Sanctuary, Refugee, News
It may seem surprising that faith groups would offer sanctuary to refused refugees, or material support to undocumented migrants. These acts of resistance and compassion require normally law-abiding moral people to make a conscious choice to defy government and perhaps, if necessary, even break the law. The success of sanctuary movements (defined broadly here) relies on broad public support both to attract willing collaborators, and to forestall government intervention. Previous studies have examined the discourse around sanctuary practice, and the ensuing public debates. This chapter adds to this body of work by offering an empirical study of how individuals and groups publically justified acts of sanctuary; we offer a comparative analysis of these claims in Canada, the United States and the United Kingdom; and finally we attempt to respond, in a limited way, to the challenges raised by these voices. The jurisdictions considered share similar legal, faith and cultural histories, but we seek to understand how their distinct political and geographic contexts shaped their movements. We find that sanctuary practice, and even its very definition; vary widely across these jurisdictions, from shelter in a church, our traditional conception, to rescue in the wilderness.

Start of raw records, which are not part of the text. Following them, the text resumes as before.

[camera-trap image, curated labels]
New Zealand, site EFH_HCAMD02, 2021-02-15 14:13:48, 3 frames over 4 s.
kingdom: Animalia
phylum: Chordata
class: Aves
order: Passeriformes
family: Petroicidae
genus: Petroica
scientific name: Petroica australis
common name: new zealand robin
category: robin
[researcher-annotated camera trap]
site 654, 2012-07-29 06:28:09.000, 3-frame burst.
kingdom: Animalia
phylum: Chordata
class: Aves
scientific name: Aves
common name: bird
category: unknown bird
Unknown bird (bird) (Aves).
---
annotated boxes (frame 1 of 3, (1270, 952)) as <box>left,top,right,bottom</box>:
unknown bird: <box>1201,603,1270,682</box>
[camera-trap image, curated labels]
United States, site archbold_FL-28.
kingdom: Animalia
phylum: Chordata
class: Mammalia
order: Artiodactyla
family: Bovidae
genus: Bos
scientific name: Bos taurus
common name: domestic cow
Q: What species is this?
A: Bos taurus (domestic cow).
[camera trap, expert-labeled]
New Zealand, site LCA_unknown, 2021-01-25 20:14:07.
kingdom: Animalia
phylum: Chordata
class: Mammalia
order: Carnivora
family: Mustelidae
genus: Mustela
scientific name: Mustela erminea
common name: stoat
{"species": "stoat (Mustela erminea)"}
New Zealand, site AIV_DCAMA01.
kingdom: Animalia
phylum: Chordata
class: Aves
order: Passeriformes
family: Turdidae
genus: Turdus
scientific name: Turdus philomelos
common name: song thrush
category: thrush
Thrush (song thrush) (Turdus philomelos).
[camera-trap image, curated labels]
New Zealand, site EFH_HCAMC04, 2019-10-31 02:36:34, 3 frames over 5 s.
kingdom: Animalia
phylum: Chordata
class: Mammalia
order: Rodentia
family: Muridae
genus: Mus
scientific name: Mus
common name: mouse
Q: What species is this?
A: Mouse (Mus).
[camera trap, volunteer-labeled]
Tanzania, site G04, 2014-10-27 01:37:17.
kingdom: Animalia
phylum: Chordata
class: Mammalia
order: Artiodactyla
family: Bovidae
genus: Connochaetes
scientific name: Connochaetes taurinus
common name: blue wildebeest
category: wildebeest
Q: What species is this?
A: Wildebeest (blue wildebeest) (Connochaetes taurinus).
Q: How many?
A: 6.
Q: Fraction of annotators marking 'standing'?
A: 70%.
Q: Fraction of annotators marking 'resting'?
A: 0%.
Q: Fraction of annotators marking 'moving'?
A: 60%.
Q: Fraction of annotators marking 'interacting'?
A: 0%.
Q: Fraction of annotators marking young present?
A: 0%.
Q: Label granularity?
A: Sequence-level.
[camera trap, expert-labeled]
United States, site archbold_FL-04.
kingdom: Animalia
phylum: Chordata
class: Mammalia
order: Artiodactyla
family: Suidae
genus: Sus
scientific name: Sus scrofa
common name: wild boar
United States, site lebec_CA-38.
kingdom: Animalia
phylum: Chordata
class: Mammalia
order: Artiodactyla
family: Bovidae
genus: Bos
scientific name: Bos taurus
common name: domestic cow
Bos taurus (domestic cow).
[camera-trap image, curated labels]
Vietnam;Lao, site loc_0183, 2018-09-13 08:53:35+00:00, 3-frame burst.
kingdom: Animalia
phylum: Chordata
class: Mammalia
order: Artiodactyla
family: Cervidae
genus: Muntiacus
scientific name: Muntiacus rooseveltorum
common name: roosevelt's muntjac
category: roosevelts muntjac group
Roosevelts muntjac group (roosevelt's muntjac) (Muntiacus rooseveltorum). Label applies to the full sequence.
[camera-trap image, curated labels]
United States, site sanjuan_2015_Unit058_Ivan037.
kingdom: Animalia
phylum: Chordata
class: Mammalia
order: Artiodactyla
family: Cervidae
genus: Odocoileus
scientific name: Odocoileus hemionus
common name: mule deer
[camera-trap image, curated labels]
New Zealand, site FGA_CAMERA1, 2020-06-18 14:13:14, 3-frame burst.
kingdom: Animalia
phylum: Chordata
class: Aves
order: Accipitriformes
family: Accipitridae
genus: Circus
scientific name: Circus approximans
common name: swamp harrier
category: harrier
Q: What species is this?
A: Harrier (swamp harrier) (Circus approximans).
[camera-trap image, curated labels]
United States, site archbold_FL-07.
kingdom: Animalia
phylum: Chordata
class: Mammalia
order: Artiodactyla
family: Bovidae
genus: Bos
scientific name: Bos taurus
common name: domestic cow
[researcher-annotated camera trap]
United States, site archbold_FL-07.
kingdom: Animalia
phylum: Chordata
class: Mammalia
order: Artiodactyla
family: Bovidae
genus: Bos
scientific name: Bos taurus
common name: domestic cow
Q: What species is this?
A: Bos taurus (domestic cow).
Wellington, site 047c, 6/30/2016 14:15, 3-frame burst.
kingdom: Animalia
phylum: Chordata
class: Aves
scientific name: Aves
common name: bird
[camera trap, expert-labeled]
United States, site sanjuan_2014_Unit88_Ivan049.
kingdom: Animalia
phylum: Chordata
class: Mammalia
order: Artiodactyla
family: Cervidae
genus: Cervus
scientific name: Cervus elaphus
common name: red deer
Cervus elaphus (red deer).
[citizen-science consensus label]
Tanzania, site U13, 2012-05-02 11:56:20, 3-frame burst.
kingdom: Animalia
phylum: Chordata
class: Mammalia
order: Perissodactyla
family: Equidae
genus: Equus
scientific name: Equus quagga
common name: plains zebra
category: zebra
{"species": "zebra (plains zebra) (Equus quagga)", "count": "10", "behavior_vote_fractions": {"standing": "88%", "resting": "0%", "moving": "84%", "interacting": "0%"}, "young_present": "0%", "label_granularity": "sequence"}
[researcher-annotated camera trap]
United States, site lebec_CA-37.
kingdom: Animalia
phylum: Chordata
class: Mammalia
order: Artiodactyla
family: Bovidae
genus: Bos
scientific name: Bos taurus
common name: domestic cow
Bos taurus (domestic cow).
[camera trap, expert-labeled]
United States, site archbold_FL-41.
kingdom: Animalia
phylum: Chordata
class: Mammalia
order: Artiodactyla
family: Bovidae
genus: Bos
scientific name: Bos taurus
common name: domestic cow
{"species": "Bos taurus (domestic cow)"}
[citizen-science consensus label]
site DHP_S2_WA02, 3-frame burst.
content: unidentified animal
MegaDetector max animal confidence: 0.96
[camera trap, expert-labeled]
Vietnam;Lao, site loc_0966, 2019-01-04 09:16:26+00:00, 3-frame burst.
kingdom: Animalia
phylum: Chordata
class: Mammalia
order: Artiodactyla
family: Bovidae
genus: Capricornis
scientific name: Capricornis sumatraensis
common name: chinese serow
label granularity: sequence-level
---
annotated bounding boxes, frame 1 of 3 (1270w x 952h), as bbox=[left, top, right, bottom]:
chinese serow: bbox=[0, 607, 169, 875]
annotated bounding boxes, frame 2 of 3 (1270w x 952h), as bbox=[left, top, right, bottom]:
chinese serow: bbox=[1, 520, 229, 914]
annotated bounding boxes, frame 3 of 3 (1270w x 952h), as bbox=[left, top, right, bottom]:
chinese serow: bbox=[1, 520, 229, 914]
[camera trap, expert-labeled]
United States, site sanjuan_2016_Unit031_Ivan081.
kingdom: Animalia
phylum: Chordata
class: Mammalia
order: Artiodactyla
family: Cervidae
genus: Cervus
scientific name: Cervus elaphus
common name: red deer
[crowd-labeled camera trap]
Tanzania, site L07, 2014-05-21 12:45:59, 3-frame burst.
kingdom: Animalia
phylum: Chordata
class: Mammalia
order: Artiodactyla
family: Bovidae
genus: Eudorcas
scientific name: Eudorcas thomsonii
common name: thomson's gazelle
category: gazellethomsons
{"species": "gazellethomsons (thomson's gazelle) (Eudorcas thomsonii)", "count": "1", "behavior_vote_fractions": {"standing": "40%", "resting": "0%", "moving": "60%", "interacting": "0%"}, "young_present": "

We also discover that sanctuary supporters we heard share a common motivation, and perhaps for those from a Christian worldview, a theological commitment broad enough to encircle all these expressions.
David H Michels, "'I took up the case of the stranger': Arguments from Faith, History and Law" in Randy K Lippert and Sean Rehaag, eds, Sanctuary Practices in International perspectives: Migration, Citizenship, and Social Movements (New York, NY: Routledge, 2013) 28-42.